Reviewed by
an Amazon user,
2003-10-30
Few literary settings are more distinctive than Thomas Hardy's Wessex, a hilly, chalky, bucolic quilt of pastures and villages occupying the southwest of England, its residents sworn to the immutable cultural traditions of centuries long past. But it is not the goal of "Far from the Madding Crowd" to be merely a sentimental portrait of a region for which Hardy has a great affection, but a grandiose drama about the eventual union of a man and the woman he loves. In summary, Hardy does accede to a Happily Ever After ending, but how he gets to this point is why his novel deserves to be read.
It's not surprising that the novel was originally attributed to George Eliot because the protagonist, Gabriel Oak, as the novel's moral anchor, is very similar in character to Eliot's Adam Bede. Oak is trying to make a living on his own as a farmer, but a stroke of bad luck compels him to take a job as a shepherd for a beautiful young woman named Bathsheba Everdene who has recently inherited her uncle's farm and commands a large number of workers and servants. Oak iconically personifies the rustic setting, not only because of his surname but because of the intimacy with which he communes with nature, and his fondness for playing the flute seems designed to evoke an image of Pan.
Oak has an awkward history with Bathsheba -- he had known her before her windfall, but in her independent spirit she spurned his love. As the head of Weatherbury farm, however, she can't get by on her independence alone, and she needs Oak's expertise in ensuring her sheep are healthy and fit for wool production. Her romantic attention turns toward a profligate soldier named Francis Troy who, through an unlikely error, has just barely avoided wedding Fanny Robin, one of the Weatherbury servants. Bathsheba's eventual marriage to Troy breaks the hearts of Oak and another rival, a neighboring farmer named Boldwood whose affections she had once teased and whose obsessive nature erupts at a most climactic moment in the novel.

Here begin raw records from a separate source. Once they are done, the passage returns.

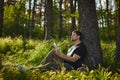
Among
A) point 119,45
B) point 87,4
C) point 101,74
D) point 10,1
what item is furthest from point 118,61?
point 10,1

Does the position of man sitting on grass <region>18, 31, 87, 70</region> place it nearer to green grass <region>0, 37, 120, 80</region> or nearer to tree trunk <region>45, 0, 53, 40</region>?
green grass <region>0, 37, 120, 80</region>

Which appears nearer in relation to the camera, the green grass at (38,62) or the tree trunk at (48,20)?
the green grass at (38,62)

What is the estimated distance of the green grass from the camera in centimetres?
684

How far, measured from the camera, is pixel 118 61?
51.1ft

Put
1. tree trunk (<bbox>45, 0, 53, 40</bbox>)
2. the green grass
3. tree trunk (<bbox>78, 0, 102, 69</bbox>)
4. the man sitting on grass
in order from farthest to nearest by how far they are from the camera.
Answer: tree trunk (<bbox>45, 0, 53, 40</bbox>)
tree trunk (<bbox>78, 0, 102, 69</bbox>)
the man sitting on grass
the green grass

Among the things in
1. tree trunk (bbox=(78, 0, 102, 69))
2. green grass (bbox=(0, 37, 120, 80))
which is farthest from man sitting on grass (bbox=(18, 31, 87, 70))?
tree trunk (bbox=(78, 0, 102, 69))

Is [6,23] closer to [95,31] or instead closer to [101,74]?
[95,31]

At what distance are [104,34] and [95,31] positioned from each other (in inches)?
1349

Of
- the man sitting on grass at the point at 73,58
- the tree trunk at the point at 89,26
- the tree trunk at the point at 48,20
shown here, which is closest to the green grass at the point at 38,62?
the man sitting on grass at the point at 73,58

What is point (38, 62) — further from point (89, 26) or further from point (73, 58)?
point (73, 58)

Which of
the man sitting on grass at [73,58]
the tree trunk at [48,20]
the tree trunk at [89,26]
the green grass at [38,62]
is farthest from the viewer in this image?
the tree trunk at [48,20]

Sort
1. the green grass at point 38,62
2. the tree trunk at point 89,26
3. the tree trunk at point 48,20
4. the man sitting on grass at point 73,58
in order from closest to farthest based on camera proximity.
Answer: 1. the green grass at point 38,62
2. the man sitting on grass at point 73,58
3. the tree trunk at point 89,26
4. the tree trunk at point 48,20

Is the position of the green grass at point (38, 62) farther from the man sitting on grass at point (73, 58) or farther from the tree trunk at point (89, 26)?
the tree trunk at point (89, 26)

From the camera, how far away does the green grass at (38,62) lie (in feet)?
22.5
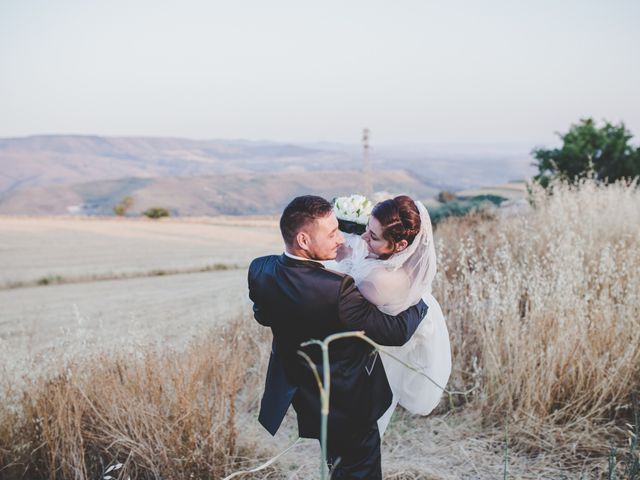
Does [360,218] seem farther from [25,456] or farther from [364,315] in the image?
[25,456]

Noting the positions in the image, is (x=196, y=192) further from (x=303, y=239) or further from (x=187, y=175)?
(x=303, y=239)

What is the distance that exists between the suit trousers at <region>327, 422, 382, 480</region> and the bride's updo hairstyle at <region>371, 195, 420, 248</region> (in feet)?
2.93

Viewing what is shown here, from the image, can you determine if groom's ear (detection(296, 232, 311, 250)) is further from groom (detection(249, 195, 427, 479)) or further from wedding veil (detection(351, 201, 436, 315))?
wedding veil (detection(351, 201, 436, 315))

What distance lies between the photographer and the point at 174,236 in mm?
25500

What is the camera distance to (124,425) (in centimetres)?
335

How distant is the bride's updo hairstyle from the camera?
7.76 ft

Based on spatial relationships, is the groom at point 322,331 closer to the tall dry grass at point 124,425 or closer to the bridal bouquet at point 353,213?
the bridal bouquet at point 353,213

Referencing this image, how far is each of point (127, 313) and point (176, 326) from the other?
6.63 feet

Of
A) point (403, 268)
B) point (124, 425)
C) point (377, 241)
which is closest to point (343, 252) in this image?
point (377, 241)

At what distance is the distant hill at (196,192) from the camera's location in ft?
301

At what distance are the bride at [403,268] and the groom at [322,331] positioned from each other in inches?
3.5

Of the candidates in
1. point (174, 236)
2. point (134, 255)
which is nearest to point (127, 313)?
point (134, 255)

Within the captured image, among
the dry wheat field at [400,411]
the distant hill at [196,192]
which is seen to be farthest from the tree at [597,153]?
the distant hill at [196,192]

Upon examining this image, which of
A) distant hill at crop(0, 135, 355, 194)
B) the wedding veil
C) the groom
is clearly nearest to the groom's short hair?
the groom
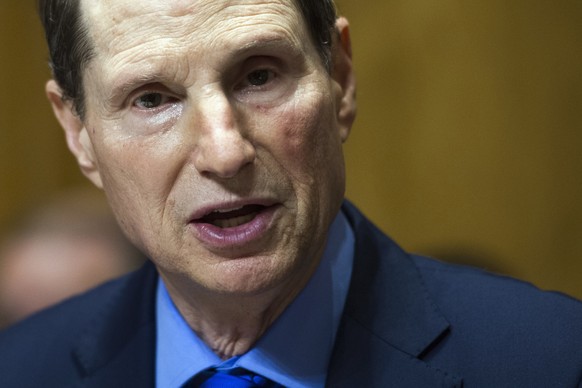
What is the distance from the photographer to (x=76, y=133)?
7.59ft

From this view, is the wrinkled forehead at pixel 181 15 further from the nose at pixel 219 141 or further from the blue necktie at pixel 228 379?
the blue necktie at pixel 228 379

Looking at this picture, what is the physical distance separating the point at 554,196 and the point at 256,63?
7.57 feet

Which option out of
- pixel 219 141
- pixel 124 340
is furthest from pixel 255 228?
pixel 124 340

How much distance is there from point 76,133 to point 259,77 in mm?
540

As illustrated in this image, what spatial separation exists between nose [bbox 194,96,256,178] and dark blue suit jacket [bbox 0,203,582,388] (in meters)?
0.48

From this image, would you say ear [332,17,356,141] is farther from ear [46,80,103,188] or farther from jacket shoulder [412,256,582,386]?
ear [46,80,103,188]

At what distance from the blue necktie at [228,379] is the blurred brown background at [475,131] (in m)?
1.90

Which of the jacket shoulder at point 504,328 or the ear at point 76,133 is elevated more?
the ear at point 76,133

The plot developments are a flamboyant display of contrivance, but Hardy masters his devices so well it's impossible not to go along with him for the ride. As an example, consider the jilted Fanny who is so weary from sickness that she has to use a dog as a crutch to get to her destination where she finally dies; not until Hardy reveals what's written on the lid of her coffin do we (and Oak) realize the role Troy played in her death. Likewise, Troy's impulsive reaction to this incident seems like a purposely destructive measure that intends to stir even more turbulence into the story.
A large part of Hardy's appeal is his prose, which maximizes the value of a mastery of language; his sentences are like finely cut gems that demand to be held up to a light and studied for their craftsmanship. I believe that Hardy is the consummate novelist; he approaches the art of the novel as a painter looks upon a canvas, a weaver upon a tapestry, a composer upon an opera -- as the supreme representation of man in harmony with nature and in conflict with fate.